Not long after I began my journey to a healthier life, I began canning some of my own food. At first, it was applesauce. Then peaches in a honey-sweetened syrup. Eventually, I decided it was time to start making my own jams and jellies so that I could control the sugar content and once again be able to enjoy these tasty little treats!
Learning to Make Jam & Jelly with Honey
My goal was to not only lower sugar content, but I also wanted to learn how to use alternative sweeteners. Step by step, I blundered my way through the jam making process. Turning my back on modern methods that required loads of granulated sugar to get a proper set, I set my sights on learning to use old fashioned, jam-making methods!
And I did learn to make jam in a traditional manner, sweetening with honey and relying on natural pectin found within the various fruits. Long cooking times were required and while the jams didn’t have the same bright, fresh flavor, at least I had low-sugar jam by the end!
But then one blessed day, I discovered Pomona’s Pectin. And that changed my whole approach to making low sugar jams with alternative sweeteners!
What Is Pomona’s Pectin?
Unlike the pectin you’ll find on the grocery store shelves, Pomona’s Pectin doesn’t need loads of white sugar to make it thicken and set. Instead of relying on sugar, Pomona’s relies on calcium water and a citrus-based pectin for it’s gelling qualities.
Because sugar isn’t part of the equation, you can make sweeten homemade jams and even jellies with anything that suits your fancy! Honey. Maple syrup. Stevia extract. Agave syrup. You can even leave it completely unsweetened!
Note: I do usually add a bit of sweetener to my fruit jams. When there is no added sugar, your jams will mold very quickly (7-10 days), even when stored in the refrigerator! If you decide to NOT add any form of sugar, be sure to preserve your jam in very small jars!
How Pomona’s Pectin Works
The process is very simple. Any time you order Pomona’s Pectin, you get a full sheet of instructions and recipes! For information purposes, I’ll give you a quick breakdown here!

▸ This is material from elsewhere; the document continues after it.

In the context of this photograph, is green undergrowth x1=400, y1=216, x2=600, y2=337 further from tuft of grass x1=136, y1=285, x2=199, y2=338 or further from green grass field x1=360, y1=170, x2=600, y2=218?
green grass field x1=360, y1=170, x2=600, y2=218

- Measure your fruit into a large pot and heat it up on the stove top
- Once the fruit is warm, you’ll want to lightly mash it to release juices
- If your recipe requires lemon juice for extra acidity, measure and mix it in now.
- Bring the mashed fruit to a boil, being careful to avoid hot splatters! Oven mits are usually a good idea for this part of the process!
- Measure out ½ teaspoon of calcium power and mix it into ½ C water.
- As per the recipe, you’ll then add several teaspoons of the calcium water to your fruit and stir it in well.
- Measure out your sweetener (or water if you aren’t adding any form of sugar) and add several teaspoons of the citrus pectin to it. Mix in well.
- Stir your pectin-loaded sweetener (or water) into the fruit and wait for it to boil once again. Be sure to stir occasionally.
- When it does boil, turn the burner off and remove the pot from the heat source. Over-cooking will actually break down Pomona’s Pectin!
- From here, you simply follow standard canning procedure: fill hot jars, wipe rims and add lids.
- Processing times are given on your Pomona’s Pectin instructional sheet.
After the timer goes and you’ve pulled jars from your waterbath canner, let the jars sit undisturbed for 12 hrs or until cool.
Test the lids for a seal and then? You’ve got a delicious stash of homemade jams, sweetened with alternative sweeteners!
Where Can I Find Pomona’s Pectin?
While you can purchase the product in little boxes, I recommend it in 1/2 lb or even 1 lb packages. You’ll save more than a few dollars this way, and you won’t have to worry about buying pectin for several years! Always a bonus in my mind!
How Many Jars of Jam Will One Bulk Purchase Make?
Based on last year’s canning, I estimate that my ½ lb bulk package of Pomona’s will last me for 4-5 years if I make 21 pint (500ml) jars of jam per year. Not a bad deal, hey?
So now that you know how to make low sugar jam with alternative sweeteners, what do you think? Is it your lucky year to give Pomona’s Pectin a try?